[Date Prev][Date Next][Thread Prev][Thread Next][Date Index][Thread Index]

Re: Serialization et al



Bjarke Hammersholt Roune wrote:
>> I'm looking through the serialization code, and well, it just
>> doesn't work. Conceptually that is.
>>
>I can't say I fully agree.
>
>Some of the below responses might be interpreted "oh, you're stupid, you got
>everything wrong!". I really don't mean it like that, and if you get that
>feeling, sorry, that wasn't the intention.

Ok, now for my disclaimer/excuse: I got way too little sleep the past days
and was, as a result, not "thinking normally". I overreacted. It sometimes
happens (more likely in such little-sleep conditions etc) that I see
something I don't like and then simply conclude from that that everything
around that bit must be bad as well.
Anyway - you're right in many points.

>> [1] First problem - The Directory class writes data to a stream whose
>> format it cannot know. Right now the format of PakFiles is hardwired into
>> that.
>>
>Well, since the only kind of serialization that can happen right now is to a
>PakFile, it *can* know the format. I found this most appropiate as I found
>it to be the simplest way to do it.
>
>If other kinds of format is needed in the future, the changes that need to
>be done are really very minor (or it can be done now, if you wish):

I'll do it now, even if it's only to please my sense of aesthetics ;)
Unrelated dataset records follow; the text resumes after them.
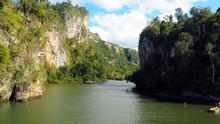 Yumuri River, Baracoa, Cuba, F...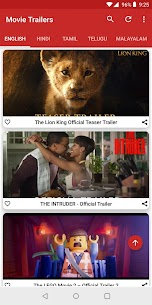 Movie Trailers App Download For Android 1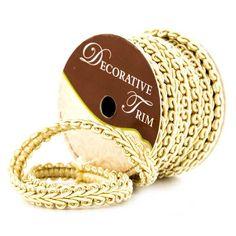 "Golden Yellow 3/8"" Grimp Braid Decorative Trim"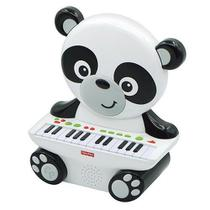 Teclado Infantil Fisher Price Panda 25 Teclas FUN 8296-6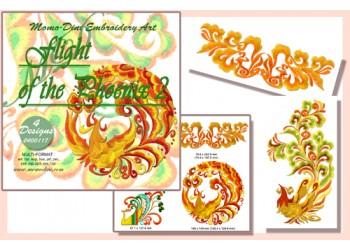 CD - Flight of the Phoenix 2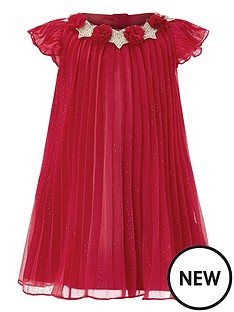 monsoon-baby-marilyn-swing-dress
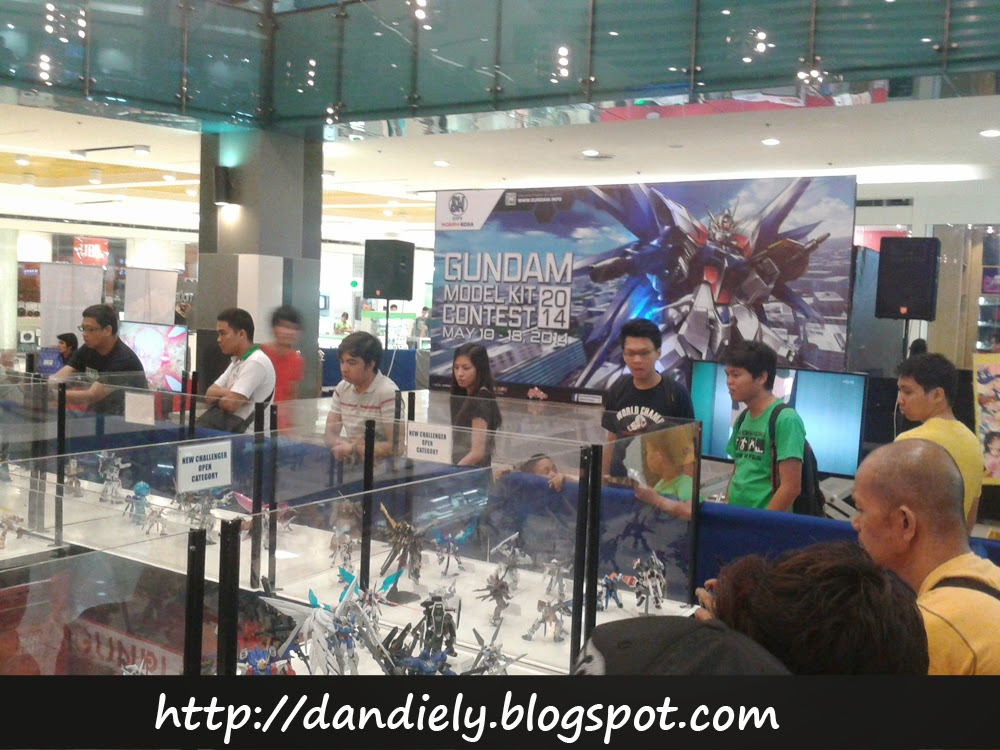 Gundam Model Kit Contest 2014 Philippines Exhibit Area in front of Event Stage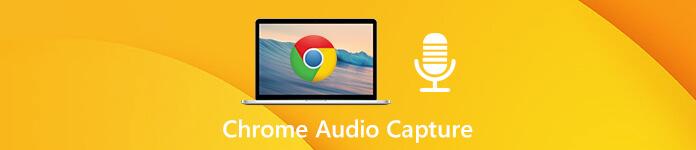 Capture audio Chrome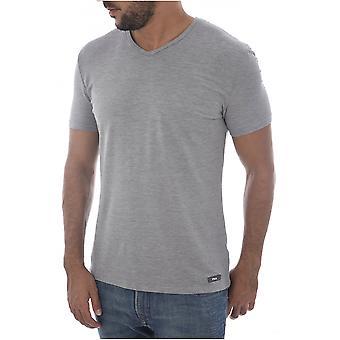 T-Shirt Stretch F06i4 - Fila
>-Make all serialization-realted methods of Directory pure virtual. ~20
>seconds
>
>-Move the implementation of these to PakFileDir. 1-2 minutes, perhaps 5, if
>some unforseen problem presents itself.

That plus adapting HashTable to be aware of what kind of file/stream it
should write itself to. I guess moving the proper Misc classes to
PakFileFile and giving Directory a protected virtual HashTable factory, so
that PakFileDir can create the proper oject is the best way.

>> [2] Same problem as [1], but now for HashTable instead of Directory
>>
>The reason serialization is done through the HashTable class is that the
>specific way HashTable stores entries so as to be able to load them again as
>effeciently as possible, is a service offered by HashTable, and the way it
>does this is an implementation detail of HashTable.

[...]

>Now, HashTable *certainly* can know what it should write to the format:
>anything it feels like, and that it can load again. This is all a
>implementation detail of HashTable. The format *has* to be this way to
>enable HashTable to be as effecient as possible.
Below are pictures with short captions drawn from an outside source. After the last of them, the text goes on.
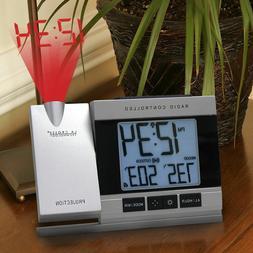 NEW LA CROSSE WT-5220U-IT ATOMIC PROJECTION ALARM CLOCK WITH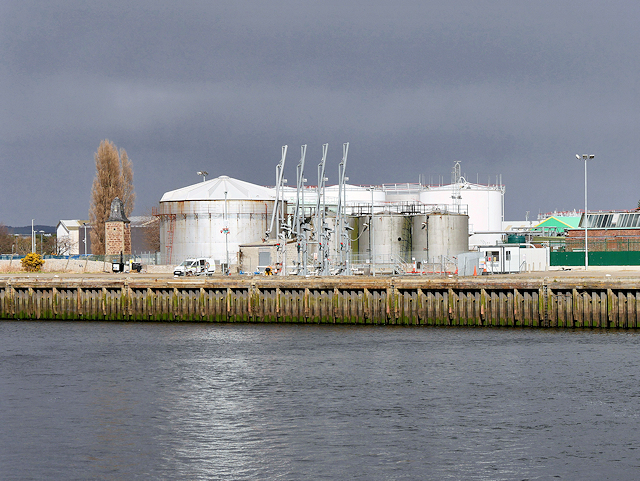 Inverness Oil Storage Terminal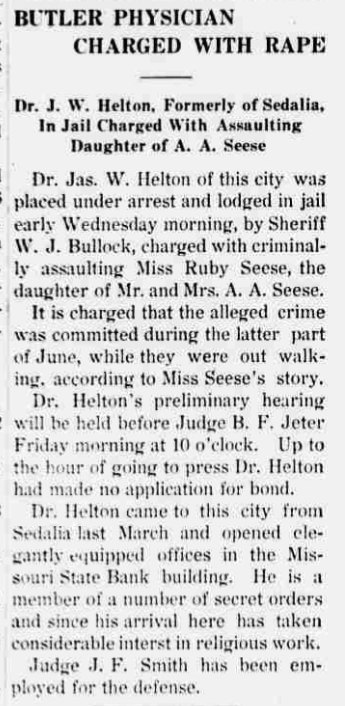 1912 Jul 11 HELTON James RAPE CHARGE The Butler Weekly Times Butler MO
Right. More or less at least. The problem I have with it is that in this
case some algorithm / internal data structure defines how the data i a
PakFile is layed out. Which is IMO a bad thing - a file format should be
formally specified, and the code etc has to meet that specification (of
course the spec should be optimized for the data structures etc).
Currently we have this case:
  "Ok, let's examine how the algo writes the data and create a spec out of
   our findings"
But it should be:
  "Let's see what kind of data structure we use and what optimizations are
   possible and then we construct both a spec and a concrete data structure
   matching each others' needs"


Anyway, that's not too difficult to change.

>In other words, you have perfect information on what is in the HashTable. I
>completely fail to see what makes you believe that you *have* to call
>HashTable::SerializeTo(), which is what you imply above (if you didn't mean
>to do that, I fail to see what exactly the problem is).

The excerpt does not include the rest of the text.